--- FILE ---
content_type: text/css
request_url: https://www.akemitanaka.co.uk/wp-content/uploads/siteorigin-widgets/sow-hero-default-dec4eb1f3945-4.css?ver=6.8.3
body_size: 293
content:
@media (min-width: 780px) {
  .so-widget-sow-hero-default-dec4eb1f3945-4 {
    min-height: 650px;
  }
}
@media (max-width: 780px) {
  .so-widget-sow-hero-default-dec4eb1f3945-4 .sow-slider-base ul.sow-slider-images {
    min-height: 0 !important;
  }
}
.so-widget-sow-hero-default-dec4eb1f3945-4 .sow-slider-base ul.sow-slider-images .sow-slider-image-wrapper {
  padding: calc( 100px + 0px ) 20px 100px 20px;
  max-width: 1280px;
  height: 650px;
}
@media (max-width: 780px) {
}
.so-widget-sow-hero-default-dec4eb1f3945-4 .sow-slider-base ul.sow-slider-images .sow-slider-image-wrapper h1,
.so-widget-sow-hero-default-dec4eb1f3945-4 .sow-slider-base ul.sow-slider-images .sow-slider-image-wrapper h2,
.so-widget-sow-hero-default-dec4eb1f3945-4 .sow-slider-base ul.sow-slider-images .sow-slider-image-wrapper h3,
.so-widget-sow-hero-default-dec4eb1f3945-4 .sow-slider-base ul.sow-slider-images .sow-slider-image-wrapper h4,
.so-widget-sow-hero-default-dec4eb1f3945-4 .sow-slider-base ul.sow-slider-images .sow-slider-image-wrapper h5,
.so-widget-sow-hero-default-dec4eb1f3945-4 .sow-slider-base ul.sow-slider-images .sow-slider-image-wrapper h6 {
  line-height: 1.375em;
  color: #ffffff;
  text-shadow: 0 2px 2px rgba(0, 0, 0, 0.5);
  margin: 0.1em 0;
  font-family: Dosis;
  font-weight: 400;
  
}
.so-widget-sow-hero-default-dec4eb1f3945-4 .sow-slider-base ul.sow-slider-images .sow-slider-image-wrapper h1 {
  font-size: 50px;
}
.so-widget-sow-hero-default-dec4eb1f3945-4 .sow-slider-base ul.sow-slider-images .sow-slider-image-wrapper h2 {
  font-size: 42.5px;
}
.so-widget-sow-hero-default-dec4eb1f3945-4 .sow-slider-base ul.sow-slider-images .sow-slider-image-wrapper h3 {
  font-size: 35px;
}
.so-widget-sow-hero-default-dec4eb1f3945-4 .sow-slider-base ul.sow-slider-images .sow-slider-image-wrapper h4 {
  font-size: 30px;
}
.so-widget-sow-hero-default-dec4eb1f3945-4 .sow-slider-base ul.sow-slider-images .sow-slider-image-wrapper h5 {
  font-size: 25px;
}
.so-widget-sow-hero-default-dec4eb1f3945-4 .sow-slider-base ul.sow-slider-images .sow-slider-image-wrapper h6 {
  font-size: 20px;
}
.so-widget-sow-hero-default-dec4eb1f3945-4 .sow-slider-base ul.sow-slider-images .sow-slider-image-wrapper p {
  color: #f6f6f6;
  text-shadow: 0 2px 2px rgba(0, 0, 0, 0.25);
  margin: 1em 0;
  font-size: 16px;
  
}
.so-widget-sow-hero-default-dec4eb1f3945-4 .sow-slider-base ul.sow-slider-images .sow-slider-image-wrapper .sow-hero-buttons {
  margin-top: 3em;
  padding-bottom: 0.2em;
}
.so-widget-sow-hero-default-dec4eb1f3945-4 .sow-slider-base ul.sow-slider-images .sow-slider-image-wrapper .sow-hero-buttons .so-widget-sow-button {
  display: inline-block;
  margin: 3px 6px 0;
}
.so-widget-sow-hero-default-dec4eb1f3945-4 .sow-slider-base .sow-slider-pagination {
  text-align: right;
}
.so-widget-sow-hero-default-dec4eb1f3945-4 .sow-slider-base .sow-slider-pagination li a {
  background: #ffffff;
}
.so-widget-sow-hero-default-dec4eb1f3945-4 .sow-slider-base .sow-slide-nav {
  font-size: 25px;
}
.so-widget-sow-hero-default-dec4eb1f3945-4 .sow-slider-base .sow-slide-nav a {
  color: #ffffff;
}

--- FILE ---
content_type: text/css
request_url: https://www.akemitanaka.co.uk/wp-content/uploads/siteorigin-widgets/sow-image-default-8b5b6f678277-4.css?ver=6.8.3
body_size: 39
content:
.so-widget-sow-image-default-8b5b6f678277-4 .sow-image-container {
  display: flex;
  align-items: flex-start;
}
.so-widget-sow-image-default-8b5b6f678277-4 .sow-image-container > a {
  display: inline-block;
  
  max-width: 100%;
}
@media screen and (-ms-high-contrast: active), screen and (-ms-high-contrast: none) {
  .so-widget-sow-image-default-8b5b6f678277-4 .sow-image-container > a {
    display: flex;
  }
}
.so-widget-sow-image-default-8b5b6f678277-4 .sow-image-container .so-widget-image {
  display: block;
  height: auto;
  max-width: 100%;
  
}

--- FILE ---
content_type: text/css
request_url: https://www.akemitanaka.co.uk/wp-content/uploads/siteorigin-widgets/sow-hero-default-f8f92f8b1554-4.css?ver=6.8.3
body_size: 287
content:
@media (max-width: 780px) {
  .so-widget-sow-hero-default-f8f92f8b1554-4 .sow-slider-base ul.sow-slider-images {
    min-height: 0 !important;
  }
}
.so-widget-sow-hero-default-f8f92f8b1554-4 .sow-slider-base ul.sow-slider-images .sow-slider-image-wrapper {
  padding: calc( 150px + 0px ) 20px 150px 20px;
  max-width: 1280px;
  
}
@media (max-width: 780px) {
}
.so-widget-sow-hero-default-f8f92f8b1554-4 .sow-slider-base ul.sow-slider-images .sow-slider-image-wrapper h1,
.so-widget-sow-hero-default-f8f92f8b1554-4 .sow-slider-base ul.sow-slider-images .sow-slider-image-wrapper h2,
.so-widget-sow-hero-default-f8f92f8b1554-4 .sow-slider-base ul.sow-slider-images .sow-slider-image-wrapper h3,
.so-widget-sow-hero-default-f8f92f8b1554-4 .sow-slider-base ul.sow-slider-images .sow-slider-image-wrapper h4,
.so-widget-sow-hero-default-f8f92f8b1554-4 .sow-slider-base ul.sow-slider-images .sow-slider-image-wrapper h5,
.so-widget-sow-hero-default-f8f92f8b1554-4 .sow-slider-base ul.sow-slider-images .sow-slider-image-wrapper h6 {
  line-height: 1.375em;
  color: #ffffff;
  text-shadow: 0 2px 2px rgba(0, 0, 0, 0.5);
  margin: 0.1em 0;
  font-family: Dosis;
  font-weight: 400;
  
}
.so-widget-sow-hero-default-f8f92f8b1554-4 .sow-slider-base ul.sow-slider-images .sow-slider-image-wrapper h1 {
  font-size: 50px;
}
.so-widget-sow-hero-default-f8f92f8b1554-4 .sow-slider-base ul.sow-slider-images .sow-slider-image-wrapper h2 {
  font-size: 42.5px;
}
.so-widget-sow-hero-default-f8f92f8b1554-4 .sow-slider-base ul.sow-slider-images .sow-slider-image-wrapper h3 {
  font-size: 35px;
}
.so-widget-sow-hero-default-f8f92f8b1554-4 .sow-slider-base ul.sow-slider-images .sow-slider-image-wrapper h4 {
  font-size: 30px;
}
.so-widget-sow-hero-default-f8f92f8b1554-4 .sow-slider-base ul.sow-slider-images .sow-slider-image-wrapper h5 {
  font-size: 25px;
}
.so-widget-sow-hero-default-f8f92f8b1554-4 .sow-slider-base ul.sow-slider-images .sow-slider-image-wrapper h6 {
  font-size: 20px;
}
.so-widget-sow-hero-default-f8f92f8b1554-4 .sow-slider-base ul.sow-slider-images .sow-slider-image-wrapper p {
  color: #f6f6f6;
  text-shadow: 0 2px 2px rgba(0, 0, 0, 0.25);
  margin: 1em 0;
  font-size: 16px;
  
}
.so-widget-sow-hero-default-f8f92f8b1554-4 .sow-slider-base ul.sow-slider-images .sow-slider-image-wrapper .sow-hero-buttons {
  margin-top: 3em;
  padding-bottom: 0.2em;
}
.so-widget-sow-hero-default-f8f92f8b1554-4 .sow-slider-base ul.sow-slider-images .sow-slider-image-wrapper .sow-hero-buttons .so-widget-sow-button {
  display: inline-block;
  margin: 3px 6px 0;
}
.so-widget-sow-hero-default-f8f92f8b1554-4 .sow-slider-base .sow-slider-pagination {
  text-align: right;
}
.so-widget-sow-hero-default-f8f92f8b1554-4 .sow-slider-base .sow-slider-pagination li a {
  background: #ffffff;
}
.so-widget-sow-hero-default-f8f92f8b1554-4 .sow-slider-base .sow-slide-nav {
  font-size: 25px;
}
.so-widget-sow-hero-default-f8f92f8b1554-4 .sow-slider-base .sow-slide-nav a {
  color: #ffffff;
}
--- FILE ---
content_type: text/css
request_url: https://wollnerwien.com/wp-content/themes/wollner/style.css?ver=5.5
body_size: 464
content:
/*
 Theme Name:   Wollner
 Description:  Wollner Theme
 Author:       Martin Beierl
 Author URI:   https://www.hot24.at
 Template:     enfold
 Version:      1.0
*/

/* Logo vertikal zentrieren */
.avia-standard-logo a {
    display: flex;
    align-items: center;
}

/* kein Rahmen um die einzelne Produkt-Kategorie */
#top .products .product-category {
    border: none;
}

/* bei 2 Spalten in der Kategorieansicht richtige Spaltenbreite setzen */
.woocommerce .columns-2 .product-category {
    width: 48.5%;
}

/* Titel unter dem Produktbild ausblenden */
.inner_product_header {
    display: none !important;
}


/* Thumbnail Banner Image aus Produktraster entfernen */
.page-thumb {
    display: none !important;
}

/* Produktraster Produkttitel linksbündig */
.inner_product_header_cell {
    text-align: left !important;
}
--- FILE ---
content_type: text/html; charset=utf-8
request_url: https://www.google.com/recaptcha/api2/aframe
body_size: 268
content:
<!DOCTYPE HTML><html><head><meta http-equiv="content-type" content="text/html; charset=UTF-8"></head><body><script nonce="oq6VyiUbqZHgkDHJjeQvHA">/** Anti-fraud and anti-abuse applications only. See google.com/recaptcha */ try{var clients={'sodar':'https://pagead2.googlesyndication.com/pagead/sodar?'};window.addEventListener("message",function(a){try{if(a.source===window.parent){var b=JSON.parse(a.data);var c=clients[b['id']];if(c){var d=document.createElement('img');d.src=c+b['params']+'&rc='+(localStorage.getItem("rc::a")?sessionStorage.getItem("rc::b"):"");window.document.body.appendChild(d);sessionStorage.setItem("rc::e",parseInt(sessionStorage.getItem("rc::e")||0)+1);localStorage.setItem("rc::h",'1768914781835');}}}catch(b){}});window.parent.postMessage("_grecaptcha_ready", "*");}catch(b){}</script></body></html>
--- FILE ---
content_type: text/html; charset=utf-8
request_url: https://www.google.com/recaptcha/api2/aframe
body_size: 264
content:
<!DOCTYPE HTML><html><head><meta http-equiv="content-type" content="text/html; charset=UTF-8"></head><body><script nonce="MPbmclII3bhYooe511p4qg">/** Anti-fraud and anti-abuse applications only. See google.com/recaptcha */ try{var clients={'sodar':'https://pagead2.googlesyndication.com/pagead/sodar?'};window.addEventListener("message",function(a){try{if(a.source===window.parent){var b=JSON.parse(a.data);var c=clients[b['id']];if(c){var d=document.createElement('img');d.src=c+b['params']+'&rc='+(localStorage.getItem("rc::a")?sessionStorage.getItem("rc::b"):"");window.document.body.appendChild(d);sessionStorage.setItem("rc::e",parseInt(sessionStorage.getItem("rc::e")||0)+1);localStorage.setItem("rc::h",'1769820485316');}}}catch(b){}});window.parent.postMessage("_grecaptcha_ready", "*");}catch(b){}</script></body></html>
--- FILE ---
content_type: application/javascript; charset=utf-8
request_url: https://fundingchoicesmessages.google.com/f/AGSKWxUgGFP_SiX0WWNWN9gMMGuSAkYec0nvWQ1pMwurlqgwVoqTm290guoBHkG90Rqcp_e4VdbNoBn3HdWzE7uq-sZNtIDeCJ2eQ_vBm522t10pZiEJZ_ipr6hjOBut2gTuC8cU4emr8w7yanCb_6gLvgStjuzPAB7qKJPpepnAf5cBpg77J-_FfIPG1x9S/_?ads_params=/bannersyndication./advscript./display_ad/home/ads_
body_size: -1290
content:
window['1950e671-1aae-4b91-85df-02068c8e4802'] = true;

* _Work instructions_
Using the listing above, count the lines that contain the word "category" and state only that number.

* _The answer_
2